** Start of PASSAGE PROVIDED **
There is an old joke in the distributed computing community: Agents are the wave of the future—and have been for 30 years. It's just that the future hasn't caught up with agents yet.
In a few years, will we joke similarly about SOAP? When reminiscing with colleagues around the water cooler about past technologies that did not, after all, become the wave of the future, will we ask, "Remember SOAP?"
Let me point out that I'm not for or against SOAP: I don't believe in being for or against a technology. But I do believe in using the right tools for a job. SOAP is rapidly becoming the generally accepted protocol for XML- based system-to-system communication. Because several important Web services infrastructures rely on SOAP for XML message transfer, many developers have adopted SOAP as an essential Web service tool.
But is SOAP necessary to build XML-based Web services?
The W3C's Web Services Architecture working group doesn't mandate using SOAP for a Web service. According to the W3C's definition (See Resources):
A Web service is a software system identified by a URI, whose public interfaces and bindings are defined and described using XML. Its definition can be discovered by other software systems. These systems may then interact with the Web service in a manner prescribed by its definition, using XML-based messages conveyed by Internet protocols.
You don't need SOAP to build a system that satisfies that definition: The Web Services Description Language (WSDL) defines and describes a Web service with XML; UDDI (Universal Description, Discovery, and Integration) facilitates service discovery; and XML messages are easily sent between services via HTTP or some other Web protocol.
For many Web services, you need only a combination of XML, HTTP, and an application-specific message protocol. To be sure, SOAP has its uses. But, in my opinion, SOAP's role is overstated in the early stages of a Web service's development. Using SOAP for the wrong tasks can easily hijack a Web service development project, because SOAP introduces a large set of problems that are orthogonal to the challenges of building a Web service. SOAP-related issues tend to consume the majority of the development effort.
The most common purpose of Web services today is to exchange XML data. For instance, more than 200 Web services listed on XMethods (See Resources) share that purpose. The classic examples of a stock quote service, weather service, or postal code lookup service are all about sending an XML query message, and receiving an XML reply. That pattern dominates more complex Web services as well: the UDDI registry service or the Liberty Alliance single sign-on and identity federation Web services are all defined in terms of XML-based query-response message exchanges.
At best, SOAP introduces a level of indirection to such XML message exchanges by embedding an XML message in a SOAP envelope. Since the SOAP envelope can carry metadata about the original XML message, such as processing instructions, the envelope can aid a Web service in processing that message. At worst, SOAP makes it difficult, if not impossible, to verify the validity of an XML message traversing between two Web services.
** End of PASSAGE PROVIDED **
• [TASK TO CARRY OUT]:
Reproduce the passage on SOAP and Web services verbatim, starting at "There is an" and ending at "XML-based Web services?".
** Start of GIVEN DATA **
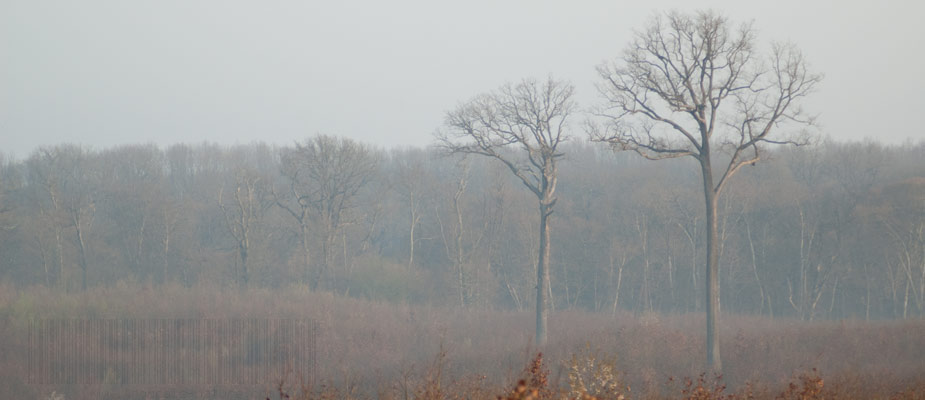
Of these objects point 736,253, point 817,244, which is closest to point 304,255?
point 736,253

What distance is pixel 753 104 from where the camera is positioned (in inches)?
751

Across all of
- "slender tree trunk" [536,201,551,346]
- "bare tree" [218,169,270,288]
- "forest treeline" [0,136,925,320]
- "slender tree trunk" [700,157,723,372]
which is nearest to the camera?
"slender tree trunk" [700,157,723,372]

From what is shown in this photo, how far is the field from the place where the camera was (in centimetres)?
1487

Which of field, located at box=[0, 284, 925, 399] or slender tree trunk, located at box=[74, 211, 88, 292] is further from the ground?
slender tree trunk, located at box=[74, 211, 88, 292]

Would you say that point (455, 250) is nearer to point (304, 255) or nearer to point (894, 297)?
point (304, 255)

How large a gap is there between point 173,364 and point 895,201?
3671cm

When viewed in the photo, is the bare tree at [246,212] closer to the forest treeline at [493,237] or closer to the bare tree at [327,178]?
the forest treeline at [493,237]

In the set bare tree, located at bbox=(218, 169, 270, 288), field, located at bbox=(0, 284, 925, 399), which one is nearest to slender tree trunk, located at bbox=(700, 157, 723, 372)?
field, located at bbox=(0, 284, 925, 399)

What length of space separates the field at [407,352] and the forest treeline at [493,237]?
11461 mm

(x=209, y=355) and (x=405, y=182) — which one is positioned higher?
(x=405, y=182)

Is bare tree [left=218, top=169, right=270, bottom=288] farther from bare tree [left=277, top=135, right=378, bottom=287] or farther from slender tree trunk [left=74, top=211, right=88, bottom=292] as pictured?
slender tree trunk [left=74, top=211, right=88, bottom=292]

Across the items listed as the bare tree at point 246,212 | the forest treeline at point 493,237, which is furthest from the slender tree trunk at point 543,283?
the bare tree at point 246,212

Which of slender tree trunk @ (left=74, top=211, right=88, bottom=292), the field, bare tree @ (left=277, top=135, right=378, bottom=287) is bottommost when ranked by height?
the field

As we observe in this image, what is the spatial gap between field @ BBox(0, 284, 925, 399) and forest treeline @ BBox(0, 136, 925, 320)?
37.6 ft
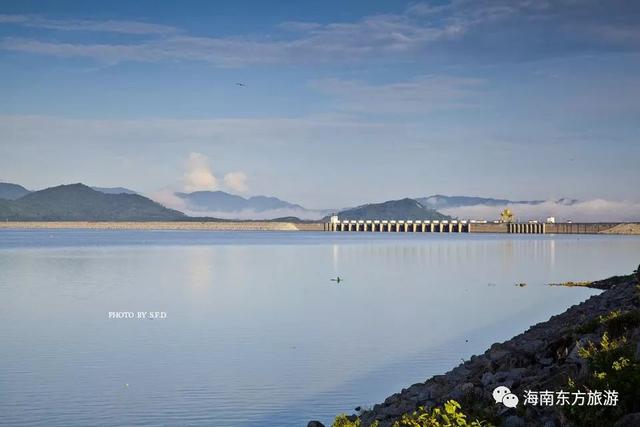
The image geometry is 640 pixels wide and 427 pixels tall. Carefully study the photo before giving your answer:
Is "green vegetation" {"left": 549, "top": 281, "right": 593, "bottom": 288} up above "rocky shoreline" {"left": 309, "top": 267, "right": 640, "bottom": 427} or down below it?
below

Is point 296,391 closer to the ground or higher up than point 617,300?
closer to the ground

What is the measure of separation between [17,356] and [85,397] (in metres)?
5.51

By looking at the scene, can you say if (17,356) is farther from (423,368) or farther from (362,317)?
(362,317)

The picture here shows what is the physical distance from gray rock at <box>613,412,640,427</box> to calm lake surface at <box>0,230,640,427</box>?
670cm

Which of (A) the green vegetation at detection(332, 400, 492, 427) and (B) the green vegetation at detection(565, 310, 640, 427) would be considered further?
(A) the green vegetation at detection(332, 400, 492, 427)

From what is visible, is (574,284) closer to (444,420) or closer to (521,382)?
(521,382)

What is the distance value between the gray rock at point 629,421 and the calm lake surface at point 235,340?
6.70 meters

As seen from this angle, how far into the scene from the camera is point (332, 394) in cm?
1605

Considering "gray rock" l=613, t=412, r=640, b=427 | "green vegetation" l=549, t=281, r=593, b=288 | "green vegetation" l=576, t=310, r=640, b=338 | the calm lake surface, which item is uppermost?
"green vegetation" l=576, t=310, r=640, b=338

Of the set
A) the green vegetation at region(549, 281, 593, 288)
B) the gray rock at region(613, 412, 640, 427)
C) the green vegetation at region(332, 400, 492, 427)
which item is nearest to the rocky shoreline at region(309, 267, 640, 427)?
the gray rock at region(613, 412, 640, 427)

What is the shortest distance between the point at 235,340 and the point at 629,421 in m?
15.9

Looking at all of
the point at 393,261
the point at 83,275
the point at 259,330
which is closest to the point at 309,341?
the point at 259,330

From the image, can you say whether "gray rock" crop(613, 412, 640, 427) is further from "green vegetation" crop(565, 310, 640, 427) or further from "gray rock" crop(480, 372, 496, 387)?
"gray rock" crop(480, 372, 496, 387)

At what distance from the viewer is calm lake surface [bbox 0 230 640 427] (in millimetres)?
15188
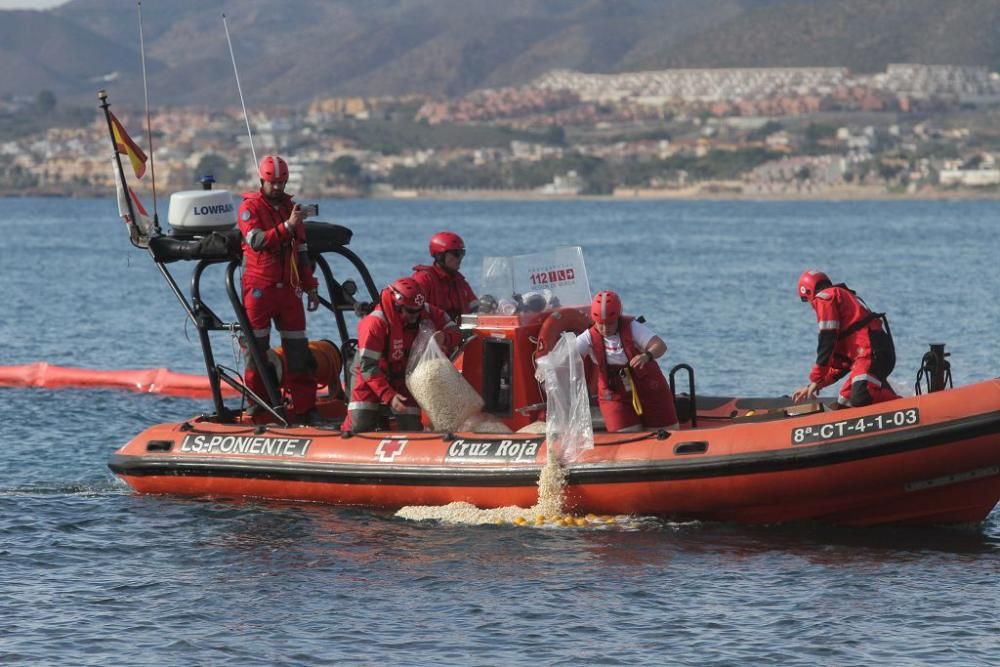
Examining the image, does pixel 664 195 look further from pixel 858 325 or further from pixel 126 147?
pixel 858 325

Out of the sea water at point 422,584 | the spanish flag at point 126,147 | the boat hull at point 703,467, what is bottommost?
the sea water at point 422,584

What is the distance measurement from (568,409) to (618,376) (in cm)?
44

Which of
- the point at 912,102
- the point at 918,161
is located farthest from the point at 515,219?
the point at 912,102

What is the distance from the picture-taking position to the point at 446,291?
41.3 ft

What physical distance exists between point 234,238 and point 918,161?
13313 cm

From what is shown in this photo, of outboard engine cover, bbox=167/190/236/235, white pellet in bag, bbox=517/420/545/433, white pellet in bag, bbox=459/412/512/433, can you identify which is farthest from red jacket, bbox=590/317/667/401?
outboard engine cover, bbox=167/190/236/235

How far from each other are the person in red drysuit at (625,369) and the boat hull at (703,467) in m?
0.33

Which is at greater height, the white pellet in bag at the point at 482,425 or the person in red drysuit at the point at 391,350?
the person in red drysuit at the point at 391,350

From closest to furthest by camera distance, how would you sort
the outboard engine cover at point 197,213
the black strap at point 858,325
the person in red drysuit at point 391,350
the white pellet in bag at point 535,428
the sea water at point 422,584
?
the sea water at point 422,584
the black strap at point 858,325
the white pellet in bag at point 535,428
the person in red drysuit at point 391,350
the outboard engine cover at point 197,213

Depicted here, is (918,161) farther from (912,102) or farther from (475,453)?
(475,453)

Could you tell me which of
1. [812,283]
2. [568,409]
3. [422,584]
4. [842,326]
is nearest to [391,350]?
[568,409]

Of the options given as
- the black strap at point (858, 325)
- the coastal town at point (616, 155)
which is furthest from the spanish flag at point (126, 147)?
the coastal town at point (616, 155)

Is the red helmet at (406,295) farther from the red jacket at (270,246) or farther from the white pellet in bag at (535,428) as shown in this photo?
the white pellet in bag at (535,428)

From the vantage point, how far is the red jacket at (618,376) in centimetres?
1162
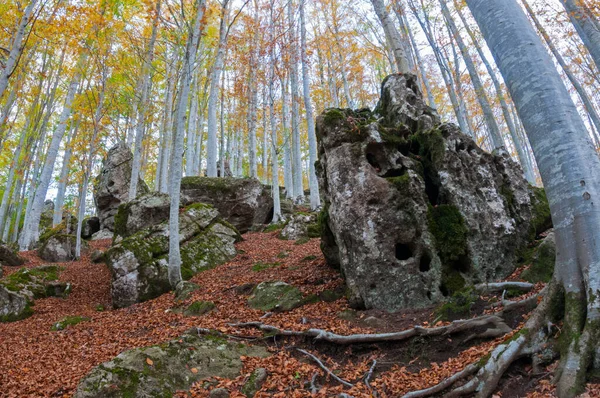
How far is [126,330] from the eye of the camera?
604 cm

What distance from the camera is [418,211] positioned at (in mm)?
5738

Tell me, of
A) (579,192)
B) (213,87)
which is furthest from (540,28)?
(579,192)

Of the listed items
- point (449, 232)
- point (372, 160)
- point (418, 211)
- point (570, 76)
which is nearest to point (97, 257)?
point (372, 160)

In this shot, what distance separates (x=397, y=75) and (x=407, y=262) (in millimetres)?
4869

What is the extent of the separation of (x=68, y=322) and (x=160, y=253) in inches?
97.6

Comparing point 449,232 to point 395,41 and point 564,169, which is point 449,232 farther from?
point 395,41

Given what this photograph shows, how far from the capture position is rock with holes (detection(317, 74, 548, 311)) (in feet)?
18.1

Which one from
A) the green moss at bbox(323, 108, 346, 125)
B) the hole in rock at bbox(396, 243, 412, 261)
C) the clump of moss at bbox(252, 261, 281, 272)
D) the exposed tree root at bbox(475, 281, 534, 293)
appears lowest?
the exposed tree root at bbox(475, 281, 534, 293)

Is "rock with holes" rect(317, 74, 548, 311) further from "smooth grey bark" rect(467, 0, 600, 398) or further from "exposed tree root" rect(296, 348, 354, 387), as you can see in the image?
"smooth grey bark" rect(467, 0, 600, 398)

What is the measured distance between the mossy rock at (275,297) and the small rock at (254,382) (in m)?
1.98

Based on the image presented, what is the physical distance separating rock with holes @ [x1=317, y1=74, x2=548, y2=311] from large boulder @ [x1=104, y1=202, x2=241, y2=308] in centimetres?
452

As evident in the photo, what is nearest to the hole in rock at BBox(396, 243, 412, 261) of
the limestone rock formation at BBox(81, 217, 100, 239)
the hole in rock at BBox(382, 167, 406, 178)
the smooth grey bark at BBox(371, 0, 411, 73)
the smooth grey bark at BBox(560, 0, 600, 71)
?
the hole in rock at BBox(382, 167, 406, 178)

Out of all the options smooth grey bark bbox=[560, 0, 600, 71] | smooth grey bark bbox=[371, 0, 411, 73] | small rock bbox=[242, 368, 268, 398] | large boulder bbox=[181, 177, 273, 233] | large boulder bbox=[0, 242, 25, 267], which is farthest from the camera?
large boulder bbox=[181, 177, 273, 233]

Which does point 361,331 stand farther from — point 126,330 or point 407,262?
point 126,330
** End of GIVEN DATA **
** Start of GIVEN DATA **
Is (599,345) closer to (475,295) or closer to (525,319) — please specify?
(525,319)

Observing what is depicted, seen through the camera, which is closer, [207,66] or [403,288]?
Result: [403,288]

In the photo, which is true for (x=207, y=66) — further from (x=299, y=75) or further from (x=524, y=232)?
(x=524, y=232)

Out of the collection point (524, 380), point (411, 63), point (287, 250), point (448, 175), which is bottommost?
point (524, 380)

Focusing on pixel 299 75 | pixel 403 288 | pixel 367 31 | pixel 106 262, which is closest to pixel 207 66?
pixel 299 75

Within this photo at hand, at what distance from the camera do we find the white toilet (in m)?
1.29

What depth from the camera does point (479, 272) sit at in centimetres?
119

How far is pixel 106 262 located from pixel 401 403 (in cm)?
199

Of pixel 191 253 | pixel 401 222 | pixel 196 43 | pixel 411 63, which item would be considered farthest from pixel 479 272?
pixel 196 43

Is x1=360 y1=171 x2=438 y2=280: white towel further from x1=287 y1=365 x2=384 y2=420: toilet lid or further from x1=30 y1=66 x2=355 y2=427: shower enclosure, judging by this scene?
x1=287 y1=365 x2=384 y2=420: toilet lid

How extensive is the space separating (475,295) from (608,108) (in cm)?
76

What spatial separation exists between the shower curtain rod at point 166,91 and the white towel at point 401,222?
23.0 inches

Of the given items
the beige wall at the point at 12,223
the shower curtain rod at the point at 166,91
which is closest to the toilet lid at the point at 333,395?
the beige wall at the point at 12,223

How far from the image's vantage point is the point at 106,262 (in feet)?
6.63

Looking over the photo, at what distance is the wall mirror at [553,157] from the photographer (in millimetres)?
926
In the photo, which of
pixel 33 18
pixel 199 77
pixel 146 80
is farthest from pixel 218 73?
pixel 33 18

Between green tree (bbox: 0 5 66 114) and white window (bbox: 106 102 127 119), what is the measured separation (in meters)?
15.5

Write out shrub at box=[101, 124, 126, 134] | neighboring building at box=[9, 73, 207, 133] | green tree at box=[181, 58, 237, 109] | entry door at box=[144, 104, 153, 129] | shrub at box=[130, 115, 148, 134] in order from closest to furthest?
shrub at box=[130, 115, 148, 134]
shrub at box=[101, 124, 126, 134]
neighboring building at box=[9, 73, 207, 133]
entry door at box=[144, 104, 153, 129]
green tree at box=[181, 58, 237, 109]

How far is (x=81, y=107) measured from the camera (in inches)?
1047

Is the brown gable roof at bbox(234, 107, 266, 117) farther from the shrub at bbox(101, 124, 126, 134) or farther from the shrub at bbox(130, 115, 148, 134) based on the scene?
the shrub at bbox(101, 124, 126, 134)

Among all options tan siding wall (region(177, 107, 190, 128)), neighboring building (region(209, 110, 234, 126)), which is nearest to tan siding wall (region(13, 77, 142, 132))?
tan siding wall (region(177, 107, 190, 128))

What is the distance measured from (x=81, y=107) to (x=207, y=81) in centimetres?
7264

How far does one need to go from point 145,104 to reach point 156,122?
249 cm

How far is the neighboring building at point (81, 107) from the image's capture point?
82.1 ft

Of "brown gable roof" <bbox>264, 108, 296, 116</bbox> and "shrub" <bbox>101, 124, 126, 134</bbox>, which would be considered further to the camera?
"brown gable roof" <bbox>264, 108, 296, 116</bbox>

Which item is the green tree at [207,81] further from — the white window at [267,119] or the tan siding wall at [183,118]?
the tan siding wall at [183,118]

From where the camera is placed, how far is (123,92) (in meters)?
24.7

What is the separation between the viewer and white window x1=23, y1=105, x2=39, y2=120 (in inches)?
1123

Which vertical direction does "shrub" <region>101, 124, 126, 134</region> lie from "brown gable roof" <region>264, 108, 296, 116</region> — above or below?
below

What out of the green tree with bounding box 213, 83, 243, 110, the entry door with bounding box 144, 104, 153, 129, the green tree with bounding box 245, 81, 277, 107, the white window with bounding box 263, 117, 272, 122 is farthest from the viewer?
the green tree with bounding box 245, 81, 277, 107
** End of GIVEN DATA **
** Start of GIVEN DATA **
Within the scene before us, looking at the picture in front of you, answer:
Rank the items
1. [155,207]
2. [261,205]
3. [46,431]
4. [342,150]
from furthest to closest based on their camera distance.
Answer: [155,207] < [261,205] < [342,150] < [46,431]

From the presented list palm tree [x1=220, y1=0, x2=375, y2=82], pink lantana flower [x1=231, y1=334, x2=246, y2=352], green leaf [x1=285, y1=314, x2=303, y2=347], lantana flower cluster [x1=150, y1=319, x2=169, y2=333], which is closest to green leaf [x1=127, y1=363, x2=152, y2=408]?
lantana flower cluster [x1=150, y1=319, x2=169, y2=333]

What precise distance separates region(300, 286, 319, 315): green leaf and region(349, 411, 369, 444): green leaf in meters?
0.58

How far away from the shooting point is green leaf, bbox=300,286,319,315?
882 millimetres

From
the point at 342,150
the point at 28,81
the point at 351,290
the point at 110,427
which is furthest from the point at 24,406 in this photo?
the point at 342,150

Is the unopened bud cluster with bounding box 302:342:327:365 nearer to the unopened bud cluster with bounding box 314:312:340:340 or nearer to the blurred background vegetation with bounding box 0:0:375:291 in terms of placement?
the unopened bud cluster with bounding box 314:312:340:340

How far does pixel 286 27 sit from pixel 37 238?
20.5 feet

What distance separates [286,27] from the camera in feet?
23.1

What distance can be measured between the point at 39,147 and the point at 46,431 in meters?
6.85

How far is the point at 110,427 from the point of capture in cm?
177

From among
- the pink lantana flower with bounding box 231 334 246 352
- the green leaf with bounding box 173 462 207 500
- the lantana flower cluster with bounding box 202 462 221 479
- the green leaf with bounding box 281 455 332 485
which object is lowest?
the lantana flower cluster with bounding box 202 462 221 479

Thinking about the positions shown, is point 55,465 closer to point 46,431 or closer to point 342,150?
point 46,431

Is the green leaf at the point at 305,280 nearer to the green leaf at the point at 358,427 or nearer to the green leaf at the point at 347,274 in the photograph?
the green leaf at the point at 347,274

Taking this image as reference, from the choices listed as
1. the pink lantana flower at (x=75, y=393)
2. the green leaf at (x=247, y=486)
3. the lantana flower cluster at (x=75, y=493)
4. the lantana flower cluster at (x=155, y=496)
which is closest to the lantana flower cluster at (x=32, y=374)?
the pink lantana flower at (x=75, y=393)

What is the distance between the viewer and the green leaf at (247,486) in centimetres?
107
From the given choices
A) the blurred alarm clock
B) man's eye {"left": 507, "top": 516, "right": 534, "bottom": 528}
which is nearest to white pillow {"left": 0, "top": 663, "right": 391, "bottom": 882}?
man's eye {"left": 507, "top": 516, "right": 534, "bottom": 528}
** End of GIVEN DATA **
• [FULL OUTPUT]:
There is an old joke in the distributed computing community: Agents are the wave of the future—and have been for 30 years. It's just that the future hasn't caught up with agents yet.
In a few years, will we joke similarly about SOAP? When reminiscing with colleagues around the water cooler about past technologies that did not, after all, become the wave of the future, will we ask, "Remember SOAP?"
Let me point out that I'm not for or against SOAP: I don't believe in being for or against a technology. But I do believe in using the right tools for a job. SOAP is rapidly becoming the generally accepted protocol for XML- based system-to-system communication. Because several important Web services infrastructures rely on SOAP for XML message transfer, many developers have adopted SOAP as an essential Web service tool.
But is SOAP necessary to build XML-based Web services?